Tuesday, May 25, 2010

Vol 1:17 Being Missional in Preaching: Hearing the Voice of the Spirit in Our Midst

Missional leading that is concerned with cultivating missional awareness is also concerned with the congregation discerning the leading of the Spirit. What is the Spirit doing amongst us? What is the Spirit doing in the community into which we are being sent? How are we being equipped and empowered by the Spirit to participate in God’s mission in our ministry settings? These are key questions – for which I see preaching playing an important role in cultivating a congregation to become more deeply sensitive to the Spirit’s leading.

A former colleague of mine at Northern Seminary, Michael J. Quicke, taught a course entitled Leadership Through Preaching, which ended up becoming a book – 360 Degree Leadership, in which he argues that preaching is key to leading that brings about transformation.
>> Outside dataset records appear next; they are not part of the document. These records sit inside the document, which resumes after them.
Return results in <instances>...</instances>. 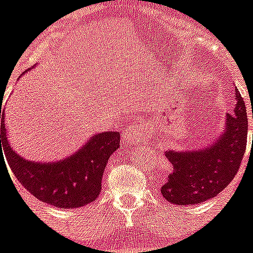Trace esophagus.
Returning <instances> with one entry per match:
<instances>
[{
    "label": "esophagus",
    "instance_id": "esophagus-1",
    "mask_svg": "<svg viewBox=\"0 0 253 253\" xmlns=\"http://www.w3.org/2000/svg\"><path fill=\"white\" fill-rule=\"evenodd\" d=\"M123 139L128 143H138L146 139L144 134L138 131V123L135 119H130L126 125H125V130L123 131Z\"/></svg>",
    "mask_w": 253,
    "mask_h": 253
}]
</instances>
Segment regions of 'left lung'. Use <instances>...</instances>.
Here are the masks:
<instances>
[{"label":"left lung","mask_w":253,"mask_h":253,"mask_svg":"<svg viewBox=\"0 0 253 253\" xmlns=\"http://www.w3.org/2000/svg\"><path fill=\"white\" fill-rule=\"evenodd\" d=\"M236 100L233 114H227L224 131L213 144L199 151L165 152L173 171L161 187V193L169 203H204L224 190L237 175L247 146L249 120L238 91Z\"/></svg>","instance_id":"1"}]
</instances>
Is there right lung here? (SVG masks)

In addition, I believe that the kind of preaching that is key is one that involves the congregation in discerning together where God is leading us as a church to participate with God in God’s mission.
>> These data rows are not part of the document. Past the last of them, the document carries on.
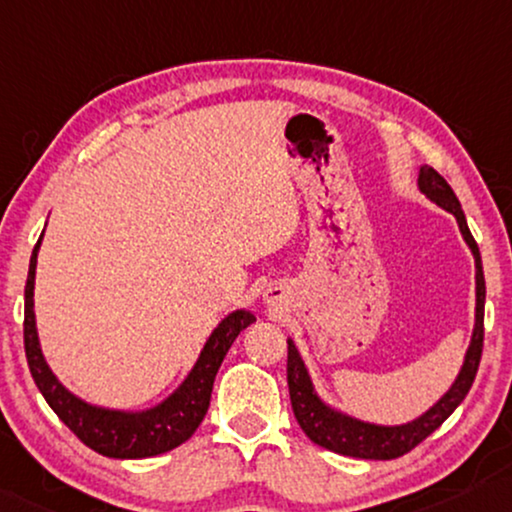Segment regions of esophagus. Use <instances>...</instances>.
I'll list each match as a JSON object with an SVG mask.
<instances>
[{
	"instance_id": "obj_1",
	"label": "esophagus",
	"mask_w": 512,
	"mask_h": 512,
	"mask_svg": "<svg viewBox=\"0 0 512 512\" xmlns=\"http://www.w3.org/2000/svg\"><path fill=\"white\" fill-rule=\"evenodd\" d=\"M280 299V290H278V287H266V292H264V301H266V304H276V301Z\"/></svg>"
}]
</instances>
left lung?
<instances>
[{
    "mask_svg": "<svg viewBox=\"0 0 512 512\" xmlns=\"http://www.w3.org/2000/svg\"><path fill=\"white\" fill-rule=\"evenodd\" d=\"M417 187H420V192L429 201H434L436 206L443 208V211L455 215L459 232H462L466 246H469L473 255L475 322L471 343L469 348H466L464 364L457 373L455 383L450 385V390L445 392L434 406L424 410L420 417H415V420L410 422L373 424L329 406V403L320 397L318 390H315L311 371H308L299 348L294 345L292 338H287V387H290L294 417H297L299 427L304 429V434L311 438L313 443L336 452V455L357 459H394L406 455V452L413 450L417 443H422L431 431H436L445 420H448L452 410H455L459 403L464 401L466 394H469L475 373H478L482 355V336H485V327H482V320H485V273H482L478 243L473 241L471 229L466 225V215L462 211L457 194L452 192L448 181H445L436 169L422 164L420 174H417Z\"/></svg>",
    "mask_w": 512,
    "mask_h": 512,
    "instance_id": "left-lung-1",
    "label": "left lung"
}]
</instances>
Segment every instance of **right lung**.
Here are the masks:
<instances>
[{
  "label": "right lung",
  "mask_w": 512,
  "mask_h": 512,
  "mask_svg": "<svg viewBox=\"0 0 512 512\" xmlns=\"http://www.w3.org/2000/svg\"><path fill=\"white\" fill-rule=\"evenodd\" d=\"M41 241L43 234L32 250L30 273H27L25 285V355L43 399L88 448L104 457L141 459L178 448L204 420L208 403H211L215 373H218L227 350L232 348L234 338L248 325H253L255 315L246 308H236V311L225 315L220 325L211 331V336L206 338L197 362L183 383L155 406L143 410L97 406V403L85 401L67 390L43 357L37 315H34V278H37Z\"/></svg>",
  "instance_id": "right-lung-1"
}]
</instances>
In a previous column I mentioned that leadership is about discerning and articulating the vision the Spirit of God is casting within a church community, seeing the people themselves as gifts the Spirit bestows to the community because it is their gifts and passions that give us a clue of how God is shaping us to be participants in God’s mission.
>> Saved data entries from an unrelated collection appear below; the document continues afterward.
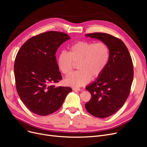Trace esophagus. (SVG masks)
Segmentation results:
<instances>
[{
	"label": "esophagus",
	"instance_id": "1",
	"mask_svg": "<svg viewBox=\"0 0 147 147\" xmlns=\"http://www.w3.org/2000/svg\"><path fill=\"white\" fill-rule=\"evenodd\" d=\"M73 90L74 91H80V89L79 88H73Z\"/></svg>",
	"mask_w": 147,
	"mask_h": 147
}]
</instances>
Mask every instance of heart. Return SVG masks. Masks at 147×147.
Segmentation results:
<instances>
[{
    "label": "heart",
    "instance_id": "b5f03b06",
    "mask_svg": "<svg viewBox=\"0 0 147 147\" xmlns=\"http://www.w3.org/2000/svg\"><path fill=\"white\" fill-rule=\"evenodd\" d=\"M110 57L109 49L103 42L79 41L68 48V52H61L57 58L60 71L65 76L72 71L74 63H78V71L65 79L67 85L82 86L92 78L101 74L106 67Z\"/></svg>",
    "mask_w": 147,
    "mask_h": 147
}]
</instances>
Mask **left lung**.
Segmentation results:
<instances>
[{
	"mask_svg": "<svg viewBox=\"0 0 147 147\" xmlns=\"http://www.w3.org/2000/svg\"><path fill=\"white\" fill-rule=\"evenodd\" d=\"M85 36L101 41L109 49L106 67L86 87L92 96L85 104L86 110L95 117L106 118L117 112L128 98L134 78L132 60L126 46L119 38L102 33Z\"/></svg>",
	"mask_w": 147,
	"mask_h": 147,
	"instance_id": "1",
	"label": "left lung"
}]
</instances>
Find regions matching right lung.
Returning <instances> with one entry per match:
<instances>
[{
  "mask_svg": "<svg viewBox=\"0 0 147 147\" xmlns=\"http://www.w3.org/2000/svg\"><path fill=\"white\" fill-rule=\"evenodd\" d=\"M64 33L48 32L28 39L15 58L14 74L18 95L29 110L39 115L51 114L63 105L69 87L49 85L62 79L55 54L64 42Z\"/></svg>",
  "mask_w": 147,
  "mask_h": 147,
  "instance_id": "obj_1",
  "label": "right lung"
}]
</instances>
Since Easter I have been exploring a different approach to preaching – I even discovered it has a name – interactive preaching – though little is written about it. Basically, it is about engendering a conversation on Sunday morning so that we encounter God’s Word in a multi-voiced way, rather than God’s Word being expressed as a monologue – i.e., my being the sole voice in preaching.

It involves retraining me as well as the congregation, because preaching for centuries has been the primary profession of the clergy – this is how I was trained in seminary. But if we take seriously the priesthood of all believers (which the Reformation expressed, but did little practically to bring it about) then somehow what God is saying to us, how we understand Scripture, how we hear the Spirit opening us to Scripture, is to be a communal activity, rather than an activity limited to clergy.

This is still very new to me and I am making mistakes as I am learning to be more open to hear what the Spirit is saying to us through the Word of God. I also believe that we as a community are beginning to learn to engage Scripture, express insights that the Spirit brings in ways that are fresh and particularly relevant. Over the centuries preaching has involved one speaking and the rest listening, but interactive preaching is an attempt for each one of us in the community to take on the calling of being open to Jesus, being open to the Spirit, so that together we might be led in being sent out to participate with God in God’s redemptive mission. Mission and ministry are corporate activities, so why not preaching as well?

This was the way the early Anabaptists engaged Scripture in worship – together; this seems to be what Paul was getting at in 1 Corinthians 14 in which each one brings something with them to share in their gatherings, for some to prophecy, and others to speak in tongues and others yet to interpret – it involves the church being the Body of Christ – building up one another, being responsible for discipling one another. It involves a whole different attitude in how we come to worship on Sundays – rather than being about “being ministered to by the Word,” we instead having spent time in Scripture, come prepared to engage others, share insights in hearing corporately what the Spirit of God is saying to us, so that we might be obedient as a community to where and how we are being sent by God.

It seems I am rambling a bit – but I am trying to get my mind and life more around what it means for a community to “preach” the Word to one another in an interactive way. I believe as we develop facility with this approach to preaching, the community I serve will become more deeply engaged in God’s Story and Vision (Scripture) and be continually transformed as a community that is sign, foretaste, and instrument of God’s present and coming reign. May we be open to hearing and expressing God’s word as a multi-voice community.